- [TASK STATEMENT]:
Read the lines below. Copy out any that hold the string "meta".

- [DATA SUPPLIED]:
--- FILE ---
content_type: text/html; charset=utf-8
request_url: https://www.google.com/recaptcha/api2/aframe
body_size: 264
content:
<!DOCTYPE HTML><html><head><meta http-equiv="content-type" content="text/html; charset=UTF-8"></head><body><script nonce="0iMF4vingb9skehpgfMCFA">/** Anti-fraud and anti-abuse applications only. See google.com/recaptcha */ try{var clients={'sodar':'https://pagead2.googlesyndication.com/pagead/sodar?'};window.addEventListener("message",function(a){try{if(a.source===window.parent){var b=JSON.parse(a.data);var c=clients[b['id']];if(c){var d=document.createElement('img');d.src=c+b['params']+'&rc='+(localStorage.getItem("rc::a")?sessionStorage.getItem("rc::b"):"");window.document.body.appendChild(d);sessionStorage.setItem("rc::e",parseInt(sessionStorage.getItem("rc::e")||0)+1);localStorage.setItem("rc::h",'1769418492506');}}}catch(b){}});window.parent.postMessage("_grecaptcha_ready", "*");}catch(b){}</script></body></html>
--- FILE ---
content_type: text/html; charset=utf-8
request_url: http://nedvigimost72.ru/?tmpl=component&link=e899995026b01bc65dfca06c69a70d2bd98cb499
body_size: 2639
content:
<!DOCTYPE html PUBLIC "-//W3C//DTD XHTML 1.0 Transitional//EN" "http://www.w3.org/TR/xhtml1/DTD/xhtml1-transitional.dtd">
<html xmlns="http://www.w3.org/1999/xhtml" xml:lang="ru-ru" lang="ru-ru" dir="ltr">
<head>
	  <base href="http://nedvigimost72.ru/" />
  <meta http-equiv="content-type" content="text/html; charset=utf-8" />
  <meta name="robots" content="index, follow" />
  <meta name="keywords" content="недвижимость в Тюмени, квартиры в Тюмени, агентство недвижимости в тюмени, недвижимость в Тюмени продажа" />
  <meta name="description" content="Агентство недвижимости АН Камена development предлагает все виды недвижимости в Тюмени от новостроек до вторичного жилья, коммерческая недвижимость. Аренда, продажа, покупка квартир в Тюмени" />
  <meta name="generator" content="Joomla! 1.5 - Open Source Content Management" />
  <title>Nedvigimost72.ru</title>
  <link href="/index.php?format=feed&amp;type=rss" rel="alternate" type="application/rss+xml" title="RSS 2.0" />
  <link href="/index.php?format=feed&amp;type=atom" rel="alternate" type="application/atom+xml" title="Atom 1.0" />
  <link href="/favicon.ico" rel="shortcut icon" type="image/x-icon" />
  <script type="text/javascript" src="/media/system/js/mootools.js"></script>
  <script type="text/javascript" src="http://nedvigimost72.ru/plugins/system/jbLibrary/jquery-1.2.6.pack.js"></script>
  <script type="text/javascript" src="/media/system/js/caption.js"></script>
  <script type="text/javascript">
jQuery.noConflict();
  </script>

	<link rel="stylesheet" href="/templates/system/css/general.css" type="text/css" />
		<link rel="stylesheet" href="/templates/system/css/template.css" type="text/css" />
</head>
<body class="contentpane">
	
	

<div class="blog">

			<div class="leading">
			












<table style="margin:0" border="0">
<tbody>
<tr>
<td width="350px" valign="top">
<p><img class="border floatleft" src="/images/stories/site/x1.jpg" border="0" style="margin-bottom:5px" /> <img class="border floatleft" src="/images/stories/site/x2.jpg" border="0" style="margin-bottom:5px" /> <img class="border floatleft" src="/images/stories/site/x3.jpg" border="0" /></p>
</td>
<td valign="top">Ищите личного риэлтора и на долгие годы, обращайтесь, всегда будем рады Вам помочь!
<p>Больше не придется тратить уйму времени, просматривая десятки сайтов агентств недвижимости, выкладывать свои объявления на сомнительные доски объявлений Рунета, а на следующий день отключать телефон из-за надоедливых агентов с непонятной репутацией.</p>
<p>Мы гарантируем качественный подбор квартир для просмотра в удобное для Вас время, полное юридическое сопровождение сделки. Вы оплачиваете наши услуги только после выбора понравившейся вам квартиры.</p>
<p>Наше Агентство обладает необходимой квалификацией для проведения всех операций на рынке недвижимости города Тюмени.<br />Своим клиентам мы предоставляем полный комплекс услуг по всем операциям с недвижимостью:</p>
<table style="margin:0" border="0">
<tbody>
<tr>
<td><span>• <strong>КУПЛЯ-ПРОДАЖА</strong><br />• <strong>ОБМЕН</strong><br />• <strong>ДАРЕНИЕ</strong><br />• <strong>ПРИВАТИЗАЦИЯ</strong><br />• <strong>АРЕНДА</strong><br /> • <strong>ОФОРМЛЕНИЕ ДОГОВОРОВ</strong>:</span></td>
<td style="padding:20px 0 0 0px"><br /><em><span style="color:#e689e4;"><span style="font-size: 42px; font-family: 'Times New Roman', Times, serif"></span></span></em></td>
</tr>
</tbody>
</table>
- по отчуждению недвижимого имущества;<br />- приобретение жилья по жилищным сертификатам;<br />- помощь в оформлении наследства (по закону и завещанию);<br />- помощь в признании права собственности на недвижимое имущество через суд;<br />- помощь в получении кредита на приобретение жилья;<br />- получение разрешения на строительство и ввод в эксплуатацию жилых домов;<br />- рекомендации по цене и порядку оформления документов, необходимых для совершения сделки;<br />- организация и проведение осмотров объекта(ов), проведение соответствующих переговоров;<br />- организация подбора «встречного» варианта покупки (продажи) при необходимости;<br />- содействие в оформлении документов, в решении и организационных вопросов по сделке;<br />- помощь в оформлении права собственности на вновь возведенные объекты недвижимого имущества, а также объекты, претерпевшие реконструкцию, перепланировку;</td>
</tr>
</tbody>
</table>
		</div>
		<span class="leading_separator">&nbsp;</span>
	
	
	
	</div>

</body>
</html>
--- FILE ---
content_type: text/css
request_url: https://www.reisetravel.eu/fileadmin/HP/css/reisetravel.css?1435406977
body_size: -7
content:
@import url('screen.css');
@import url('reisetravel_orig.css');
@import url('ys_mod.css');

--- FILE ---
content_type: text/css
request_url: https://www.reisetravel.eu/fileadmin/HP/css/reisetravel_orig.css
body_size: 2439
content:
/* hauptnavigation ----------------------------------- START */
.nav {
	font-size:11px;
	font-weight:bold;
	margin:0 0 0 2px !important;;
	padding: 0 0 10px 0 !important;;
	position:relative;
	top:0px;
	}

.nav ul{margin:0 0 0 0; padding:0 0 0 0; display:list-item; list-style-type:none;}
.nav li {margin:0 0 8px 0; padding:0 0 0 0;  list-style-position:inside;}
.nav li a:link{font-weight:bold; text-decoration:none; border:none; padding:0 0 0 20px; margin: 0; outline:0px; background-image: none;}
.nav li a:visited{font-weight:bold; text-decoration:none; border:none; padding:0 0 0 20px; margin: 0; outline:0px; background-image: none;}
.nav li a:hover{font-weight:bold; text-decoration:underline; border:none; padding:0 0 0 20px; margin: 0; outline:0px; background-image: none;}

- [RESULT]:
<!DOCTYPE HTML><html><head><meta http-equiv="content-type" content="text/html; charset=UTF-8"></head><body><script nonce="0iMF4vingb9skehpgfMCFA">/** Anti-fraud and anti-abuse applications only. See google.com/recaptcha */ try{var clients={'sodar':'https://pagead2.googlesyndication.com/pagead/sodar?'};window.addEventListener("message",function(a){try{if(a.source===window.parent){var b=JSON.parse(a.data);var c=clients[b['id']];if(c){var d=document.createElement('img');d.src=c+b['params']+'&rc='+(localStorage.getItem("rc::a")?sessionStorage.getItem("rc::b"):"");window.document.body.appendChild(d);sessionStorage.setItem("rc::e",parseInt(sessionStorage.getItem("rc::e")||0)+1);localStorage.setItem("rc::h",'1769418492506');}}}catch(b){}});window.parent.postMessage("_grecaptcha_ready", "*");}catch(b){}</script></body></html>
  <meta http-equiv="content-type" content="text/html; charset=utf-8" />
  <meta name="robots" content="index, follow" />
  <meta name="keywords" content="недвижимость в Тюмени, квартиры в Тюмени, агентство недвижимости в тюмени, недвижимость в Тюмени продажа" />
  <meta name="description" content="Агентство недвижимости АН Камена development предлагает все виды недвижимости в Тюмени от новостроек до вторичного жилья, коммерческая недвижимость. Аренда, продажа, покупка квартир в Тюмени" />
  <meta name="generator" content="Joomla! 1.5 - Open Source Content Management" />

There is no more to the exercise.